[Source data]
══════════
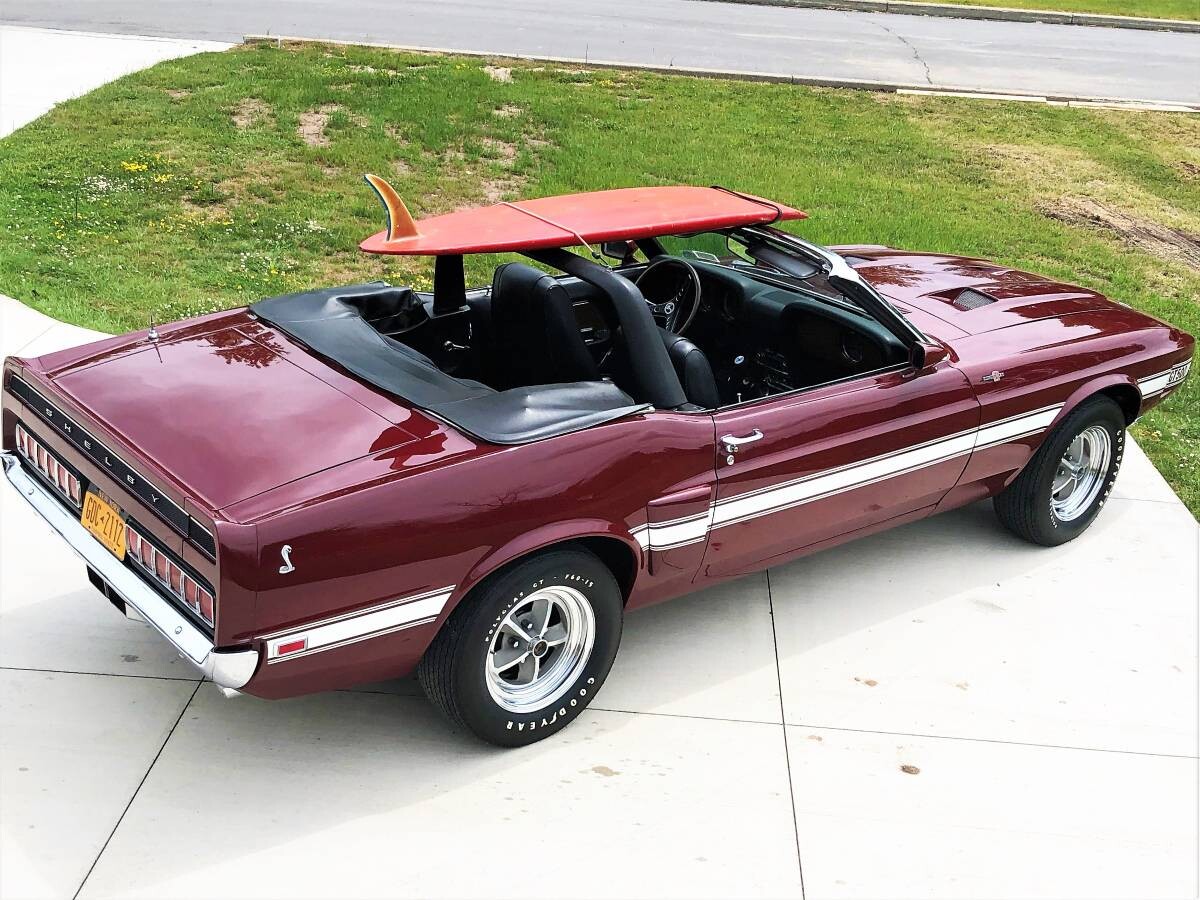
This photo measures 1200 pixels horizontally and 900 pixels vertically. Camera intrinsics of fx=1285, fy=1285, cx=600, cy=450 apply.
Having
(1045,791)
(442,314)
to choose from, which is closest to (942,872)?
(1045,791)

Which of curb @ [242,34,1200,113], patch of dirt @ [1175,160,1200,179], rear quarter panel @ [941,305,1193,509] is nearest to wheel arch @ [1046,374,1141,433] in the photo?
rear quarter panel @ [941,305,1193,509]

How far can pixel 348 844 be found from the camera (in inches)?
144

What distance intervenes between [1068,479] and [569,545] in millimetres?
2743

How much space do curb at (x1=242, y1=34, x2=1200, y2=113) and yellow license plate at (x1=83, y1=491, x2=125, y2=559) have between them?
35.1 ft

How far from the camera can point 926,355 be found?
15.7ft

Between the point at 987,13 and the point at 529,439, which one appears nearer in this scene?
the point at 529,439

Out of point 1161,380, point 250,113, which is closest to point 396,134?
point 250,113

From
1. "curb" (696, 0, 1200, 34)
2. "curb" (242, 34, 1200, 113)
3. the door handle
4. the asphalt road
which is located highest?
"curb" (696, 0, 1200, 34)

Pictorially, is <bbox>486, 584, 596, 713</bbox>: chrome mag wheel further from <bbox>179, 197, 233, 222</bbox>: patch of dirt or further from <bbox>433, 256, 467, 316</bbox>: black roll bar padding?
══════════
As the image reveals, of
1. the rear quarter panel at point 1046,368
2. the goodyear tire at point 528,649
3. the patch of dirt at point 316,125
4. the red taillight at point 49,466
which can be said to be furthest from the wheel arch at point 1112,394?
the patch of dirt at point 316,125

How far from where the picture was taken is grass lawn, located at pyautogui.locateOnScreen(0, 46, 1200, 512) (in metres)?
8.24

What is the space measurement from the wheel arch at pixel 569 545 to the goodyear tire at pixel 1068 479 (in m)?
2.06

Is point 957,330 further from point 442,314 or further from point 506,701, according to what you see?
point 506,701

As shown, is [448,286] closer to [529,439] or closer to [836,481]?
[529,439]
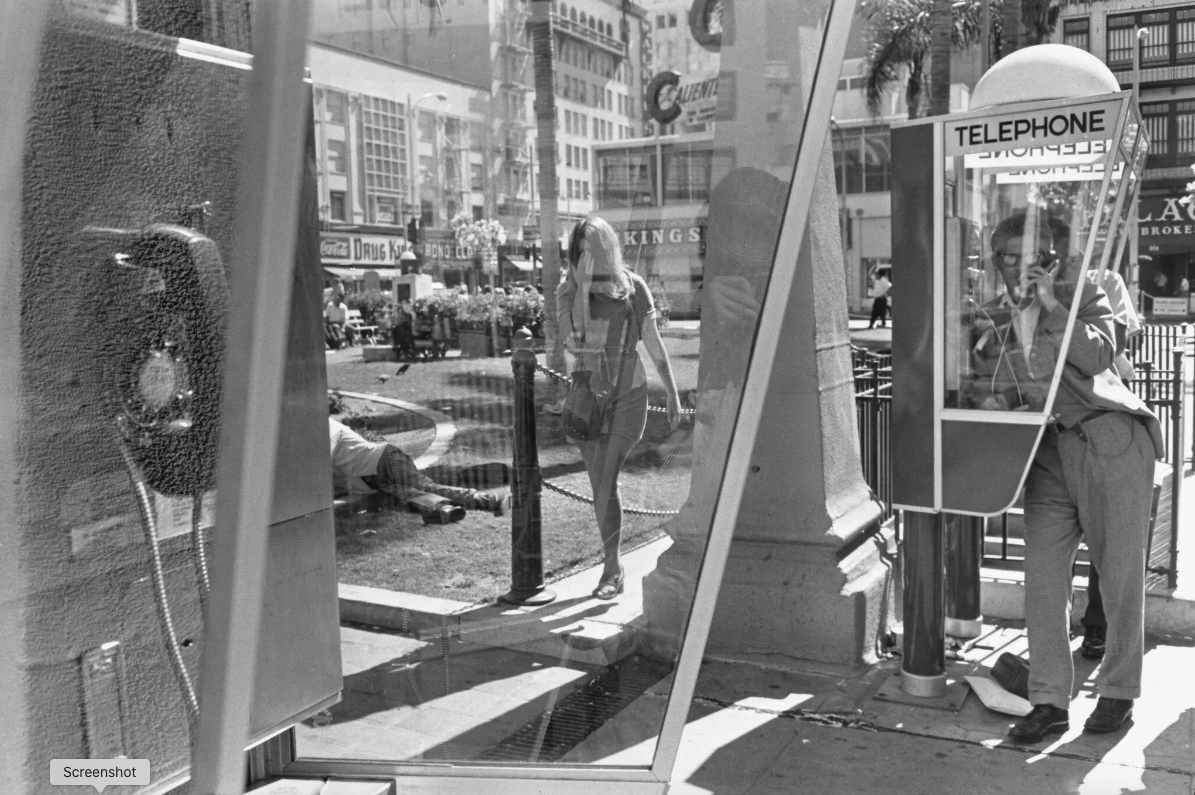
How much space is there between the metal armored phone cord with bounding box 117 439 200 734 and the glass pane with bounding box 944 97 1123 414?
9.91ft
══════════
**WORK TO BE COMPLETED:**
From the records, extract every line that contains the word "curb".

**EXERCISE OUTPUT:**
Which of curb @ [242,34,1200,113], patch of dirt @ [1175,160,1200,179], rear quarter panel @ [941,305,1193,509] is nearest to wheel arch @ [1046,374,1141,433] in the photo?
How much space do curb at (x1=242, y1=34, x2=1200, y2=113) and yellow license plate at (x1=83, y1=491, x2=125, y2=559) have between them?
1. "curb" (696, 0, 1200, 34)
2. "curb" (242, 34, 1200, 113)
"curb" (696, 0, 1200, 34)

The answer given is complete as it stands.